The line containing "What is the separation between" marks where to begin; quote it and every line after it through the end of the data, exactly as written.
------ Supplied entries ------
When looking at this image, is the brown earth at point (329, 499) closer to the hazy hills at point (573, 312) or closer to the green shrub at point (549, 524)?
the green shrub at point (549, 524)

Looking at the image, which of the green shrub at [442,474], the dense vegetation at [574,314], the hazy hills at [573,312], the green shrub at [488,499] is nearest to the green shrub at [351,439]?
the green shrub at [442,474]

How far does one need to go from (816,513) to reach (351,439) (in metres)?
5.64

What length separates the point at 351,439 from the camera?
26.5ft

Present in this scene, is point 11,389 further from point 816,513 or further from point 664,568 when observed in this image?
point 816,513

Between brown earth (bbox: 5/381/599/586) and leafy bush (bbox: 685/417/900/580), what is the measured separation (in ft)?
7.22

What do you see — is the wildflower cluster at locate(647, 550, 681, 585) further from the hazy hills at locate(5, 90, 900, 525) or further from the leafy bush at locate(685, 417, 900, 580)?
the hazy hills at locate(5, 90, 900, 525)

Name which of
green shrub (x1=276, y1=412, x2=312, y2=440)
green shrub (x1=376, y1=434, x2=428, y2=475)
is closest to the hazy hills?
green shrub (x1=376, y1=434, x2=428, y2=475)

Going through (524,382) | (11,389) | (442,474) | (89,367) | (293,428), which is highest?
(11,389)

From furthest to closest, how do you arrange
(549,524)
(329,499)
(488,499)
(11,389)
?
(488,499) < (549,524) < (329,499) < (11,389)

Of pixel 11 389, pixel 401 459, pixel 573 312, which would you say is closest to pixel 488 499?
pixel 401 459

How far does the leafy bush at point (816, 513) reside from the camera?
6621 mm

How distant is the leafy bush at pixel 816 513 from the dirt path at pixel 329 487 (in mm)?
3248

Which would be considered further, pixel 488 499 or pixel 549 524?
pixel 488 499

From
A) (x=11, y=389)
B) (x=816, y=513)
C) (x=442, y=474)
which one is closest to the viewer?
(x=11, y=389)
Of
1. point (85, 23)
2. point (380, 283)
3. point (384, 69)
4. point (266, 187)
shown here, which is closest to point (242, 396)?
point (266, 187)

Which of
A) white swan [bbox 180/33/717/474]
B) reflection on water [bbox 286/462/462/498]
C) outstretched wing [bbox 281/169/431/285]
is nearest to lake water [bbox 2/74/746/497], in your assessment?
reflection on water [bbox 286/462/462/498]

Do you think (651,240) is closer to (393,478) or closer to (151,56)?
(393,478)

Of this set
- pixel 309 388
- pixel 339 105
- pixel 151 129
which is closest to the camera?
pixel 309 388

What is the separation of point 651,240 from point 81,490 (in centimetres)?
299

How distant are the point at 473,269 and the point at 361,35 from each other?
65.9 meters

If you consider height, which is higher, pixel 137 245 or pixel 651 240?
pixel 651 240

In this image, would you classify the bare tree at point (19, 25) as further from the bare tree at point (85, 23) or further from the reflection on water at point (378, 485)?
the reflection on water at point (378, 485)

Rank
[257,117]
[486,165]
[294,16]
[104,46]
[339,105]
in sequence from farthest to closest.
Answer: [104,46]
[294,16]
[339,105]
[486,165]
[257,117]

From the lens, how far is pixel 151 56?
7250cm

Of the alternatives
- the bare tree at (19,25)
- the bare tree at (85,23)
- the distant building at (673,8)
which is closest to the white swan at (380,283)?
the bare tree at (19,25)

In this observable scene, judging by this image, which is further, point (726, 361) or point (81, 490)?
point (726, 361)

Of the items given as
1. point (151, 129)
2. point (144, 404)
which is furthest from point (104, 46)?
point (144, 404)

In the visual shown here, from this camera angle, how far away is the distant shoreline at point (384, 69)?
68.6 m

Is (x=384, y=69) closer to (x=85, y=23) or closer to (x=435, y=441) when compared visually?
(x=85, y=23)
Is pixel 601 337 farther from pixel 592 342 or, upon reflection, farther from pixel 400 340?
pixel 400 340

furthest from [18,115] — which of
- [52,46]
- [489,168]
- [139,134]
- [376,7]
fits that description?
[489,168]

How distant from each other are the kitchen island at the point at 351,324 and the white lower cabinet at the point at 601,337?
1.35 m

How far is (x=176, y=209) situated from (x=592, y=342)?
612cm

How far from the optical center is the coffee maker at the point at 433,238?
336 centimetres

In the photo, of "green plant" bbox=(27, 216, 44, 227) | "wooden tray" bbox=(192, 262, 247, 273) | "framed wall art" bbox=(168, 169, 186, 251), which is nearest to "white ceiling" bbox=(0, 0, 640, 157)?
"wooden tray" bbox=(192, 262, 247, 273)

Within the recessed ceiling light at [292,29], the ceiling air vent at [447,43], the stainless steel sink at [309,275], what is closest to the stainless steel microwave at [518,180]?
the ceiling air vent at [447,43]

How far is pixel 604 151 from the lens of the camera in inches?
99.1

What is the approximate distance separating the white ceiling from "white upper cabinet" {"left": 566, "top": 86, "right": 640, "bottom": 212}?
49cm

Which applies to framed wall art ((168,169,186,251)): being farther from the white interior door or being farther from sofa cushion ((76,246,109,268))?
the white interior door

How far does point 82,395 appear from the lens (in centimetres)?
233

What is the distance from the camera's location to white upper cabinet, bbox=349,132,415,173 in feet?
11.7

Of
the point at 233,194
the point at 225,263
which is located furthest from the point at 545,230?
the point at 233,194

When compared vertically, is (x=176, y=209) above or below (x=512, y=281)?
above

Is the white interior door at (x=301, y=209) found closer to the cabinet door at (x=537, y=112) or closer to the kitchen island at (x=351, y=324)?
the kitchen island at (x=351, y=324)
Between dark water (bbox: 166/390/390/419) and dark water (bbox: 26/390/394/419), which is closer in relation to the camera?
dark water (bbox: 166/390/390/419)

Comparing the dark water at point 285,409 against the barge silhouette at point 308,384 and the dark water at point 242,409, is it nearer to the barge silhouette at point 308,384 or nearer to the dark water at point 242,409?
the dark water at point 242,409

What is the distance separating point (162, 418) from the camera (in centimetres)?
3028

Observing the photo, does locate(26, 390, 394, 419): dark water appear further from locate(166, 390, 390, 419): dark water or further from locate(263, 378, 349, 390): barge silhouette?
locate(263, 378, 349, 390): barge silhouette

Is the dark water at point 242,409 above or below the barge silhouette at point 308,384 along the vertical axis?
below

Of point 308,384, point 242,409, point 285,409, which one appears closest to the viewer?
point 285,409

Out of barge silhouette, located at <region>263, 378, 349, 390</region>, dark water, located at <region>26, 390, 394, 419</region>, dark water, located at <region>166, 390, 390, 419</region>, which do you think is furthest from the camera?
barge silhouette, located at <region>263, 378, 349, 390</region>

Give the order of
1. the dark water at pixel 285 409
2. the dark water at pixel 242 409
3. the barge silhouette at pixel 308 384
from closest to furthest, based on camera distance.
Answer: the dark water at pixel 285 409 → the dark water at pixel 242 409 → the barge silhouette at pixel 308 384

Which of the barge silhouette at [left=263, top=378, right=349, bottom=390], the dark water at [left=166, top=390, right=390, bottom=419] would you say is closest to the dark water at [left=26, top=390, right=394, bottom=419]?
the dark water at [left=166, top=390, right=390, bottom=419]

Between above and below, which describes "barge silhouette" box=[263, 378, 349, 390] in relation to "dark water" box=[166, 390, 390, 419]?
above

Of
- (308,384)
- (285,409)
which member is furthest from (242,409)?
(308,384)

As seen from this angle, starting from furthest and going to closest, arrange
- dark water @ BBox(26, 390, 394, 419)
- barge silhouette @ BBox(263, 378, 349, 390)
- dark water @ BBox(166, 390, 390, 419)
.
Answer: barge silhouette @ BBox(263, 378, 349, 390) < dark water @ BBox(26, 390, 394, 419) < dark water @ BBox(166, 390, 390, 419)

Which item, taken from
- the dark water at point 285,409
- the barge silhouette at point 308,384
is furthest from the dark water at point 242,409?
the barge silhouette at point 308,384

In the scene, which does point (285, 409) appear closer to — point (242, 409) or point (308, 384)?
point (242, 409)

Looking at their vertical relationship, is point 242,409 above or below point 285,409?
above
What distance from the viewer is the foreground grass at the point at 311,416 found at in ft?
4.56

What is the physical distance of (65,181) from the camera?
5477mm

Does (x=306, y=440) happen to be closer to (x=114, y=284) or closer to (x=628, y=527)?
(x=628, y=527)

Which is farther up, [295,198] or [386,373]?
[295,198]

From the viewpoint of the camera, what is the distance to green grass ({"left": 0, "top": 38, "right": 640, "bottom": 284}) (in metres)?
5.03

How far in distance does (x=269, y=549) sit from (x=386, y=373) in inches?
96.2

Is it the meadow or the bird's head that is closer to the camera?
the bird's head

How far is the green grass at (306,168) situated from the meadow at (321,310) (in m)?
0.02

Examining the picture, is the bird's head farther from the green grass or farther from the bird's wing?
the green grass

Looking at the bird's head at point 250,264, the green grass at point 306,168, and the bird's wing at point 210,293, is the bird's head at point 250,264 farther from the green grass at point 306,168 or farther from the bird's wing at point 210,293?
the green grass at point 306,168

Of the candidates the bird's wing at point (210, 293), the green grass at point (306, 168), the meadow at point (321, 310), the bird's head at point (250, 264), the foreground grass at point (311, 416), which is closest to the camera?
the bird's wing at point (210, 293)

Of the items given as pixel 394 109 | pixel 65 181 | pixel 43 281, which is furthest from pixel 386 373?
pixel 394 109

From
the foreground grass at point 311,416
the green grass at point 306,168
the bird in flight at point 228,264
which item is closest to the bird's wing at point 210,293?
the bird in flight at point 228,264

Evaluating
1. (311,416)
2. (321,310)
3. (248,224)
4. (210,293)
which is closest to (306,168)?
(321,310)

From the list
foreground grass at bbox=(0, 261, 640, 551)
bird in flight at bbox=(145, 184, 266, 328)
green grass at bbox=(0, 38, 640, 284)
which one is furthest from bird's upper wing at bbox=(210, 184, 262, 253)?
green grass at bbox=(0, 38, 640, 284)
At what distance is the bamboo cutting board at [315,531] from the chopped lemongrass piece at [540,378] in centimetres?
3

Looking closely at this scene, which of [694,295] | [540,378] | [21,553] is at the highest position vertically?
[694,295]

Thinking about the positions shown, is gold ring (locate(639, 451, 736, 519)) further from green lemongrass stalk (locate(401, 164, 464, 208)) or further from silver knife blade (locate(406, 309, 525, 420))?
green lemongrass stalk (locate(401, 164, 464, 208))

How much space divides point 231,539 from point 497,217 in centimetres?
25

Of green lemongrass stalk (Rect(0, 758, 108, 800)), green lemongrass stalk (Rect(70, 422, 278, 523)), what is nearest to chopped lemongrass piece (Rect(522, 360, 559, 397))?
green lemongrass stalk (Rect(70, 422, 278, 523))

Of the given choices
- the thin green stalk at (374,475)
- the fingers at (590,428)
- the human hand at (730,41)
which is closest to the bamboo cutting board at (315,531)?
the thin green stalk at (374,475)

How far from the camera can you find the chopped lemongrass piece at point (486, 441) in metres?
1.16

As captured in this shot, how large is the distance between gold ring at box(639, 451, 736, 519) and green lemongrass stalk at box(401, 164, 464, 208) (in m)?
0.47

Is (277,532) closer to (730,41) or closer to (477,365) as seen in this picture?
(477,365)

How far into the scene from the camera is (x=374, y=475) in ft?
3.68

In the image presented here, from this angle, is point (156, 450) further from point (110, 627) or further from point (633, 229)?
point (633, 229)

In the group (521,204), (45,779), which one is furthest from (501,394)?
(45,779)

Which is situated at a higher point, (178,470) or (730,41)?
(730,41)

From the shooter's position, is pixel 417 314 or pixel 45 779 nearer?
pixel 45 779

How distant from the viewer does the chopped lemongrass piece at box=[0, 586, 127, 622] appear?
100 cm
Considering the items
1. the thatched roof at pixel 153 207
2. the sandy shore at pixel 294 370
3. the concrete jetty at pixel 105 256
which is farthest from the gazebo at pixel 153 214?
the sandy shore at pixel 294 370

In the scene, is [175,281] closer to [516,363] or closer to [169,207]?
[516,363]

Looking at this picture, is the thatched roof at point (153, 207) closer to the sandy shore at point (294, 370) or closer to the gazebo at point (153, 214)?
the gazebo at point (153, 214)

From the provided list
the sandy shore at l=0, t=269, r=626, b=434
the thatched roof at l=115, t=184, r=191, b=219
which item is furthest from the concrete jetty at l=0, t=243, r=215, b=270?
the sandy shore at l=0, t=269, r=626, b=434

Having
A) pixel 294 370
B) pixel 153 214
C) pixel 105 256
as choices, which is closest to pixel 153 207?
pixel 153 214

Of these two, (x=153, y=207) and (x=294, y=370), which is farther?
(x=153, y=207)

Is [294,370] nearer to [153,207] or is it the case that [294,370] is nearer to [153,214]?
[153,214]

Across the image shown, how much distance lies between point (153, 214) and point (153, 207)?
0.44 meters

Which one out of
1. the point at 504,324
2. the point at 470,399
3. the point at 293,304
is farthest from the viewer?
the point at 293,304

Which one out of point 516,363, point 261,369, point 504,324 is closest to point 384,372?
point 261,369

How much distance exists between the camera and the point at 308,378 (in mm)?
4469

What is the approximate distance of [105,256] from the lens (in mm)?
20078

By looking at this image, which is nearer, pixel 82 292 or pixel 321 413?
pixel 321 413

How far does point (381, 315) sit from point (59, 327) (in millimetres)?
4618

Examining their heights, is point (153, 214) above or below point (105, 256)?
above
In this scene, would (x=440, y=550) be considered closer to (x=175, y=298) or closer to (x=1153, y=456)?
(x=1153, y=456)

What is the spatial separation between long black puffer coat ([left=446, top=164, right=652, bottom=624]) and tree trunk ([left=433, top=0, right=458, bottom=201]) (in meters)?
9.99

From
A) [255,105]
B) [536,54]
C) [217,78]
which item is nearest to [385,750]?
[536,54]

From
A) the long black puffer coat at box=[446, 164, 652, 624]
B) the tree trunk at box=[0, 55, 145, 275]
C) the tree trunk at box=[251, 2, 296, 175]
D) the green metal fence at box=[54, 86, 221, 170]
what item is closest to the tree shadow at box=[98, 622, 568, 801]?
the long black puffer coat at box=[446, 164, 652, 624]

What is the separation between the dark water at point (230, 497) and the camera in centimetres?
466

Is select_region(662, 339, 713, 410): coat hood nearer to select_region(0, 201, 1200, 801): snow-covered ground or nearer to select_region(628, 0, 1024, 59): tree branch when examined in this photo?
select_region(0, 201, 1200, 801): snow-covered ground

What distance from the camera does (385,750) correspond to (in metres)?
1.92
------
• [Result of the exercise]
What is the separation between the dark water at point (230, 497) and the camera in centimetres?
466

Is select_region(662, 339, 713, 410): coat hood nearer to select_region(0, 201, 1200, 801): snow-covered ground or nearer to select_region(628, 0, 1024, 59): tree branch when examined in this photo?
select_region(0, 201, 1200, 801): snow-covered ground

What distance from the camera does (385,750) correspond to (in metres)?
1.92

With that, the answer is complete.